Mas viver no Irã como homem ou mulher fora do armário é impossível. Donya, agora com 33 anos, fugiu para a Turquia com seu filho de um breve casamento, e depois para o Canadá, onde recebeu asilo.
Não é uma política oficial do governo iraniano forçar lésbicas, gays, bissexuais ou travestis a fazerem cirurgia de readequação sexual, mas a pressão pode ser intensa.
Em 1980, o fundador da República Islâmica, o aiatolá Khomeini, emitiu uma fatwa – uma legislação islâmica – permitindo a cirurgia de readequação sexual. Aparentemente, após ser convencido em um encontro com uma mulher que disse estar presa no corpo de um homem.
‘Doentes’
Shabnam – nome fictício – é psicóloga em uma clínica estatal do Irã e diz que lésbicas e gays acabam sendo forçados a fazer a cirurgia. Médicos são orientados a dizer que eles estão “doentes” e precisam de tratamento. Pacientes lésbicas, gays, bissexuais e travestis são encaminhados a clérigos para que sua fé seja fortalecida.
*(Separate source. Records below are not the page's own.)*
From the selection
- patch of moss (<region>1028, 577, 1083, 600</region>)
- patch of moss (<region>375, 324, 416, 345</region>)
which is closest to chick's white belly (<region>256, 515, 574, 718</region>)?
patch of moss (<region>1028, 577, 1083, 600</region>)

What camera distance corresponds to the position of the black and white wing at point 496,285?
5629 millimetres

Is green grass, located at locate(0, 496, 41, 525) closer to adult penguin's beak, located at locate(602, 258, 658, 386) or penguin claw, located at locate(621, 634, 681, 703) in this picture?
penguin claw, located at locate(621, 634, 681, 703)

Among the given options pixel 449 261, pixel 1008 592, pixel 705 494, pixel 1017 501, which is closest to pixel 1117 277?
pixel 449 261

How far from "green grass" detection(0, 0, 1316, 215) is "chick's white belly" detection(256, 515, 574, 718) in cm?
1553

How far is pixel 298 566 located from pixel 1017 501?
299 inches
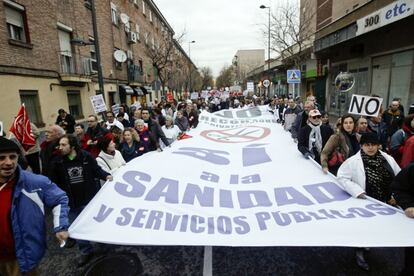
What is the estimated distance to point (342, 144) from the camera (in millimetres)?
4148

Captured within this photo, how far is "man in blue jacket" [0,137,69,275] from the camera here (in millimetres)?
2331

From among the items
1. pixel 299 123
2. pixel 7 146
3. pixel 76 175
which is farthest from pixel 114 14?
pixel 7 146

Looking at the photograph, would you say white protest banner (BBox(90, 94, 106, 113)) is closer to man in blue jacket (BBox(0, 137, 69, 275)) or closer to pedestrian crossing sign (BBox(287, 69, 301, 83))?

As autoridades “não sabem a diferença entre identidade e sexualidade”, explica Shabnam.
Não há informações confiáveis sobre o número de operações de readequação sexual realizadas no Irã. Khabaronline, uma agência de notícias alinhada com o governo, disse que os números subiram de 170 em 2006 para 370 em 2010. Mas um médico de um hospital iraniano disse à BBC que só ele realiza mais de 200 dessas operações todos os anos.
Em outros países, mudar a sexualidade de uma pessoa é um processo complexo, que envolve psicoterapia, tratamento hormonal e, algumas vezes, grandes operações – durando anos.
Nem sempre é o caso no Irã.
“Eles (as autoridades) mostram o quão fácil pode ser”, diz Shabnam. “Prometem te dar documentos legais e, mesmo antes da cirurgia, permissão para andar na rua vestindo o que quiser. Prometem te conceder um empréstimo para pagar a cirurgia”, exemplifica.
Os defensores destas políticas oficiais salientam o lado positivo das medidas, argumentam que transexuais iranianos recebem ajuda para ter uma vida decente e que gozam de mais liberdade do que em muitos outros países.
Mas a preocupação é que a cirurgia de readequação sexual esteja sendo oferecida para pessoas que não se são transexuais – e sim lésbicas, gays, bissexuais e travestis.
“Está ocorrendo uma violação de direitos humanos”, acredita Shabnam. “O que me deixa triste é que as organizações que deveriam ter um propósito humanitário e terapêutico podem estejam do lado do governo ao invés de olhar para o ponto de vista das pessoas.”
Ovelha negra
Psicólogos sugeriram uma cirurgia de readequação sexual para Soheil, um jovem gay iraniano de 21 anos. A família exerceu grande pressão para que ele concordasse com a operação.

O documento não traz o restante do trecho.